QUOTED PASSAGE:
Sure, I’m going to have to learn a lot of skills, or I’m going to have to network. I’m going to have to grow myself to be able to accomplish it, it’s probably not easy. When I’m eight years old, 10 years old thinking this. But I just had this inherent belief that if I really wanted to try and pursue something I wouldn’t be able to. And I, of course, had to build on that belief as well.

But that’s really where it came from looking at other people and thinking, Man, if I could choose to have a life with financial independence. Where money was not a problem versus having money is a problem, of course, I’m going to choose where it’s not a problem. So I looked at that. And I said, this is something that I want to solve in my life, and for my family, and for my friends as well.

Pamela Bardhi
That’s amazing. That’s a lot of wisdom, my friend. What did you want to be when you grew up as a kid?

Tom Maze
That’s so funny because I was just talking to a friend two nights ago about this. And it started out with, I wanted to be a firefighter and a professional motocross rider. I volunteer in firefighting in high school in grade 11. And then I also have been dirt biking since I was like 11 years old. So I kind of did both of those. Then once I learned a little bit more about the world and started thinking more about money than I realized I wanted to be a business person. But that was once I actually learned a little bit about it.

Tom’s Biggest Inspiration Growing Up

Pamela Bardhi
I love that, oh, who was your biggest who? Or what was your biggest inspiration? Growing up?

Tom Maze
I would say that was my biggest inspiration would have been the money problem. And then who, you know, I think one thing I’ve always done exceptionally is realize that, hey, I’m not the number one guy. I’m never going to be the number one guy. Need to find people that have accomplished more than I have, or have a mindset that I don’t have. And whether that was a family member or an uncle. My dad helped me with any best interface, in the beginning, you know, learning that, and then it was really like audio books. As soon as I read probably two books, and realized how much two books could change my mindset. I was absolutely addicted to personal development.

RECORDED DATA:
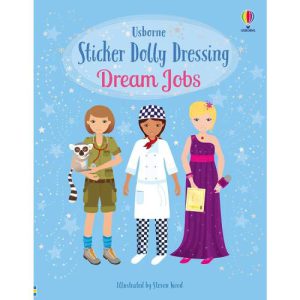 חוברת הלבשה במדבקות - מקצועות 5+ Usborne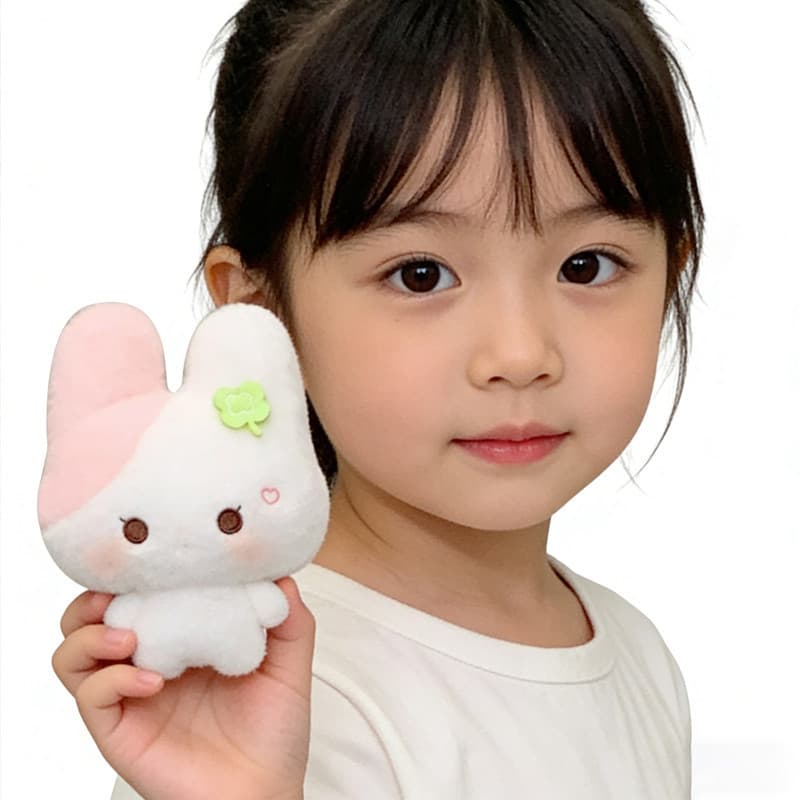 GeeToy ตุ๊กตาน่ารักกระต่ายและแมวตุ๊กตาพวงกุญแจมินิของเล่นตุ๊กตากระเป๋านุ่มจี้อุปกรณ์เสริมของขวัญวันเกิด รูปที่ 3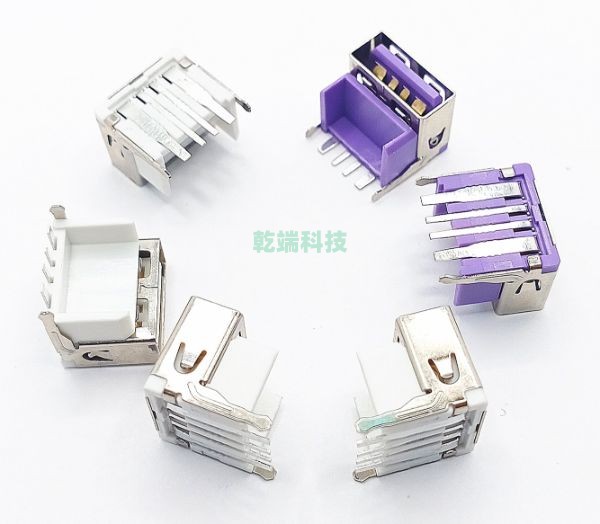 USB AF 90度 10.0 加高10.5 大电流 后插后插 平口 PBT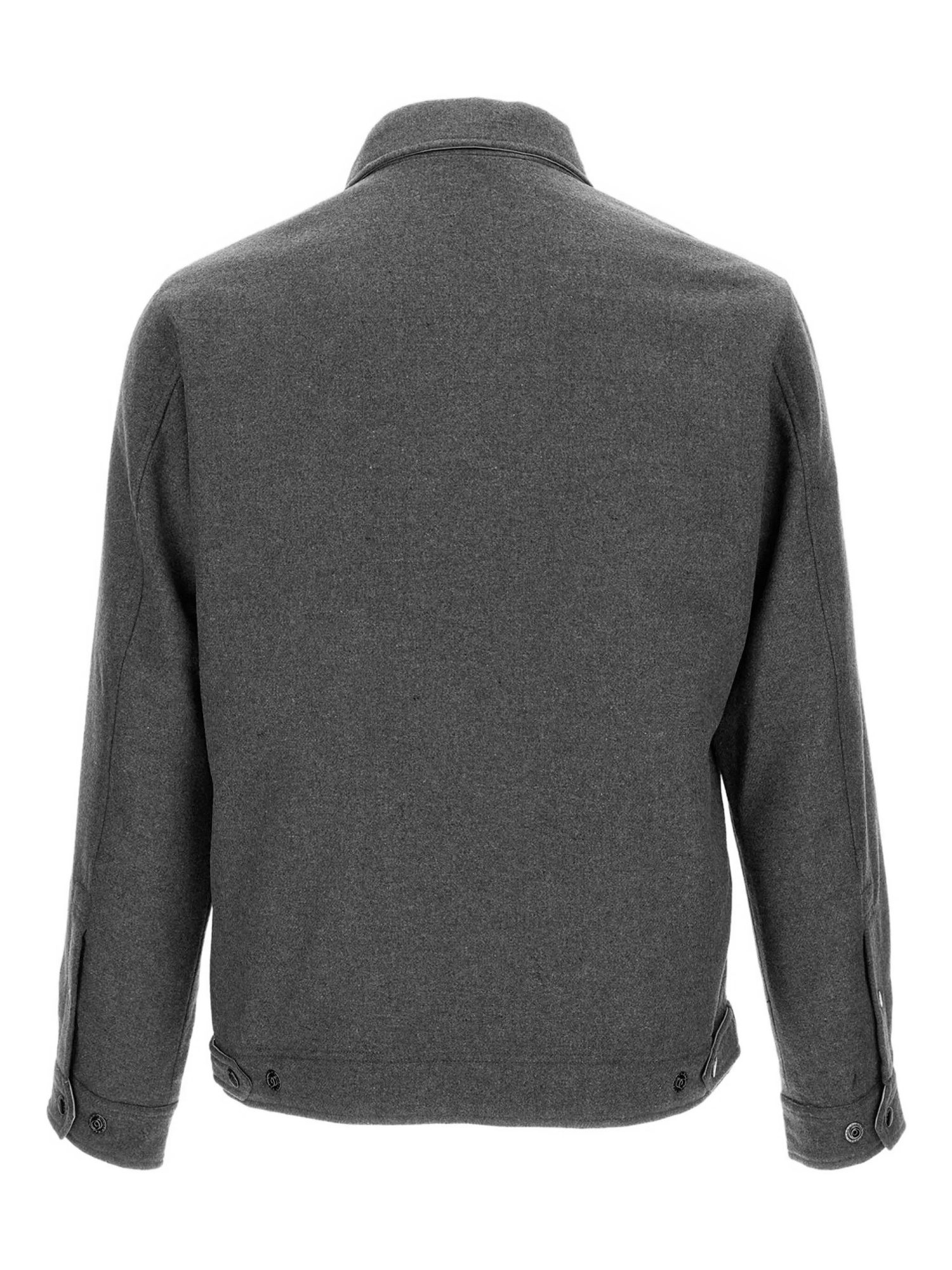 Woolrich Cropped Casual Jacket In Gray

WHAT YOU WILL DO:
1 – In the interview transcript, write out everything from "But that’s really" down to "friends as well.".
2 – Translate this sentence from the interview transcript into French: "I was absolutely addicted to personal development."

OUTPUTS FOR THE TASKS:
1 –
But that’s really where it came from looking at other people and thinking, Man, if I could choose to have a life with financial independence. Where money was not a problem versus having money is a problem, of course, I’m going to choose where it’s not a problem. So I looked at that. And I said, this is something that I want to solve in my life, and for my family, and for my friends as well.

2 – J'étais absolument accro au développement personnel.